◆ Problem requirements ◆
Output the lines from the one containing "Among [248,427] and" through the end of the records as a Markdown table with the columns Row and Line, leaving out blank lines.

◆ Dataset excerpt ◆
--- Begin ---

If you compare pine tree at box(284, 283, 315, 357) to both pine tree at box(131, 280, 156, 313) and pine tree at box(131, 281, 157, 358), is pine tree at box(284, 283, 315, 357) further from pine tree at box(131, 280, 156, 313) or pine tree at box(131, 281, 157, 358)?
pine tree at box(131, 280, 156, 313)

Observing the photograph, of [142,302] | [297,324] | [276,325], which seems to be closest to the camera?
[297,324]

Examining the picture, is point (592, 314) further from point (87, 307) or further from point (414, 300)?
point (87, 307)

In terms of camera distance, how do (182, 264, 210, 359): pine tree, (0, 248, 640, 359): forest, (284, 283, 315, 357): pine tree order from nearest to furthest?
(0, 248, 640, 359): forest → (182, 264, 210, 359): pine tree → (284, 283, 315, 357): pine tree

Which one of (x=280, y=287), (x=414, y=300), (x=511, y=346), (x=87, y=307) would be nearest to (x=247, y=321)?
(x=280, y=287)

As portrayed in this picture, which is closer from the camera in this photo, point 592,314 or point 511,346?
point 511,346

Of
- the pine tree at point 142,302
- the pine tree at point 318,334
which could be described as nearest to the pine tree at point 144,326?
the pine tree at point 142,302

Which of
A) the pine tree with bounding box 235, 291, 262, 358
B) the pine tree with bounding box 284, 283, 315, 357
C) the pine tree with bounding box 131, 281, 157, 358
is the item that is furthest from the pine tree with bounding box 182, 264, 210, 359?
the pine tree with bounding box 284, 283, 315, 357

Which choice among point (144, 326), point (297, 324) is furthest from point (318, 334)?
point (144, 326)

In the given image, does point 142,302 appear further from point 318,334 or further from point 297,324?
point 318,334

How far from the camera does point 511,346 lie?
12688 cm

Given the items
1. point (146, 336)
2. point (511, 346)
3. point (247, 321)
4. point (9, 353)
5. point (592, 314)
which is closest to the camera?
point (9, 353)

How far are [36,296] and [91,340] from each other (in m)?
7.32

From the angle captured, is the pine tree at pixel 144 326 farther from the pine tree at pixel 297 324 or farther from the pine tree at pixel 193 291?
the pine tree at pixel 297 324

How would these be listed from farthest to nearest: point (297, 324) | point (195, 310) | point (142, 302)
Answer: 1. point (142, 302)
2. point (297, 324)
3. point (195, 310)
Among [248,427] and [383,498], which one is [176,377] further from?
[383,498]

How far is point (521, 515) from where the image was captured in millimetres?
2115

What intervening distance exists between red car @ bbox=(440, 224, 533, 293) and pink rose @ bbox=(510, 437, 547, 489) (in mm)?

--- End ---

◆ Response to the exercise ◆
| Row | Line |
|---|---|
| 1 | Among [248,427] and [383,498], which one is [176,377] further from? |
| 2 | [383,498] |
| 3 | How far is point (521, 515) from where the image was captured in millimetres? |
| 4 | 2115 |
| 5 | What intervening distance exists between red car @ bbox=(440, 224, 533, 293) and pink rose @ bbox=(510, 437, 547, 489) (in mm)? |